これはバービカンが毎年やっている世界のダンス・音楽・演劇を選りすぐった "bite" すなわち Barbican International Theatre Events の二十五周年を寿ぐ記念興行だそうで、蜷川は過去にこの祭典に五回招かれ『ハムレット』『コリオレイナス』などを披露している。とはいえ、今回の『十二夜』は純然たる歌舞伎興行であり、さしもの倫敦っ子も目を瞠ることだろう。
一昨年の夏、歌舞伎座での再演時に小生もまたその舞台に恍惚となって、当日のレヴューを上ずった調子でこう締め括った。
ああ、この舞台をわが黎明期の先人たち、坪内逍遙や小山内薫や松居松葉に一目見せたかったなあ。シェイクスピアを歌舞伎として演じるところまで、あなた方が種を蒔いた日本演劇は成熟したんですよ、と呼びかけたい気持ちでいっぱいになった。

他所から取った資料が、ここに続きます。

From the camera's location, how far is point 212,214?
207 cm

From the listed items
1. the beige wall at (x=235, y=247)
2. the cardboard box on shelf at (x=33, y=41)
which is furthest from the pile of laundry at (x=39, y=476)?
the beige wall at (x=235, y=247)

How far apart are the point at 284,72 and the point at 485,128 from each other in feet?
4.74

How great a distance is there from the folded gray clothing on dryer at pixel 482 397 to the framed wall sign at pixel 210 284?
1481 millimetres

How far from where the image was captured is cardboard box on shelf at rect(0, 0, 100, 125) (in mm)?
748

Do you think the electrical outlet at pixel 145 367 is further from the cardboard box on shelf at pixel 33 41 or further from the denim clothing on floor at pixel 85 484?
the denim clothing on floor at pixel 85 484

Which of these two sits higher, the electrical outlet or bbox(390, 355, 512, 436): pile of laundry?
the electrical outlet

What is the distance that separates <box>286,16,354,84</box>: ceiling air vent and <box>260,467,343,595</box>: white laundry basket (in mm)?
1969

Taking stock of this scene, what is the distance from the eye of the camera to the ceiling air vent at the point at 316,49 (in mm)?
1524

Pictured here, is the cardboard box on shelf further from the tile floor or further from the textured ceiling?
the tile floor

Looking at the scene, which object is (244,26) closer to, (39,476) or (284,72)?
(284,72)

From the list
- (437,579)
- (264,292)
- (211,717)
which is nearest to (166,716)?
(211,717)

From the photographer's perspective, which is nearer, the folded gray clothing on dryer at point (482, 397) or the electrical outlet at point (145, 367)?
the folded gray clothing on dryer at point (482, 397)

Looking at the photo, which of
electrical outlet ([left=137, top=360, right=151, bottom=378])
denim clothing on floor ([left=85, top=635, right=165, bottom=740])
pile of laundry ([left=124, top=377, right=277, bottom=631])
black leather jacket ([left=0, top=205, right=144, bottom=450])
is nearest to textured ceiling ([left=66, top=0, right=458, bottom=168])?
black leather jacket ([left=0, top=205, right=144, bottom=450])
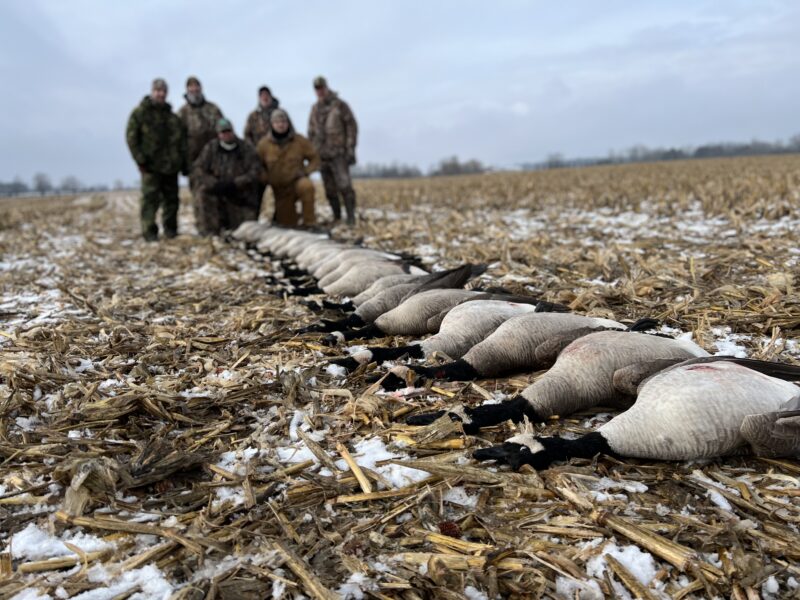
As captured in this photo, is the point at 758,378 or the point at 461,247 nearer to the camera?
the point at 758,378

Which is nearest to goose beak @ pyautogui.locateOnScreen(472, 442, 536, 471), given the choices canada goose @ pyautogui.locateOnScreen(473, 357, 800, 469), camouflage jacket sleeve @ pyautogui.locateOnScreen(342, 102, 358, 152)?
canada goose @ pyautogui.locateOnScreen(473, 357, 800, 469)

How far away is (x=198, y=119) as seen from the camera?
1070 centimetres

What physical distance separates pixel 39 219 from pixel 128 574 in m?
18.6

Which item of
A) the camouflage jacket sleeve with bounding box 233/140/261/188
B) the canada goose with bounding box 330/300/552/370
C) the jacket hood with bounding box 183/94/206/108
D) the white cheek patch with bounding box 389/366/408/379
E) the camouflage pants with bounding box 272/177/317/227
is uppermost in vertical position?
the jacket hood with bounding box 183/94/206/108

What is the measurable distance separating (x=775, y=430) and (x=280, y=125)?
959 cm

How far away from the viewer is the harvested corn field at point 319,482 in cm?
185

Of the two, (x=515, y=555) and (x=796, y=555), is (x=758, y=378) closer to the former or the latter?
(x=796, y=555)

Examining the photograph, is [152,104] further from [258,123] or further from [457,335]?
[457,335]

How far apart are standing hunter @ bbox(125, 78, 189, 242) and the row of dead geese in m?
7.18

この『十二夜』こそ、外国へ持って行くべきではないか。いつの日か、引越興行でこれをロンドンの観客に見せてやりたい。ほら、シェイクスピアは歌舞伎だったんですよ、と胸を張って言ってみたい。
このときは夢のまた夢、というつもりでこう書いたのだが、思い掛けなくそれが正夢となったのが嬉しくてならない。
まだネット上には現地の批評は見当たらないので、とりあえずバービカンのHPの紹介記事(
→ここ)を紹介しておこう。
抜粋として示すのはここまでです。